On-line compression models are formally defined in Chapter 8 of Vovk et al. (2005). Such a model is a way of summarizing the information in the training set such that:

  • the summary for any sequence of observations $z_1,\ldots,z_{n+1}$ can be computed by a known rule from its last element $z_{n+1}$ and the summary $t_{n}$ of the preceding observations $z_1,\ldots,z_{n}$;
  • for any sequence of observations $z_1,\ldots,z_{n+1}$, the distribution of the pair $(t_{n},z_{n+1})$, where $t_n$ is the summary of $z_1,\ldots,z_n$, is known.

The method of conformal prediction works for any on-line compression model. Standard examples are the randomness assumption, the Gauss linear model, and the Markov model.

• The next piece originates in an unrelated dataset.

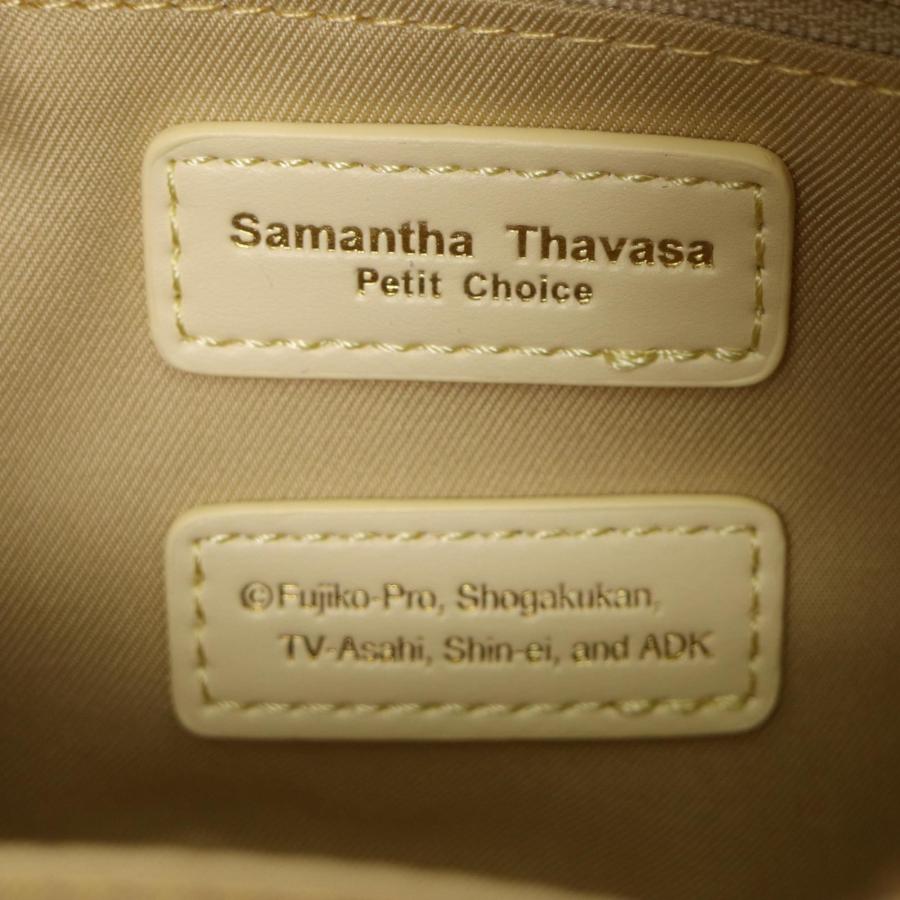 未使用＊Samantha Thavasa サマンサタバサ 「ドラえもん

On-line compression models are an on-line version of Per Martin-Lof's and Steffen Lauritzen's repetitive structures; there is, essentially, a one-to-one correspondence between the two notions. Repetitive structures have served as a tool in standard statistical modelling. For the history of using repetitive structures in standard statistical modelling, see Vovk et al. (2005), Section 8.8. In many cases, the history predates the formal definition of repetitive structures by Martin-Lof in 1974: see, e.g., Gauss linear model and randomness assumption.

Relations between standard statistical modelling and on-line compression modelling (or repetitive structures) are the topic of an open problem.

The notion of an on-line compression model (and that of repetitive structure) can be argued to go back to Kolmogorov's programme of algorithmic foundations of probability: see Vovk et al. (2005), Section 8.8.

Bibliography

  • Steffen Lauritzen (1988). Extremal Families and Systems of Sufficient Statistics. Springer, New York.
  • Per Martin-Lof (1974). Repetitive structures. In Ole E. Barndorff-Nielsen, Preben Blaesild, and Geert Schou, editors, Proceedings of Conference on Foundational Questions in Statistical Inference, Aarhus. Memoirs 1.
  • Vladimir Vovk, Alexander Gammerman, and Glenn Shafer (2005). Algorithmic learning in a random world. Springer, New York.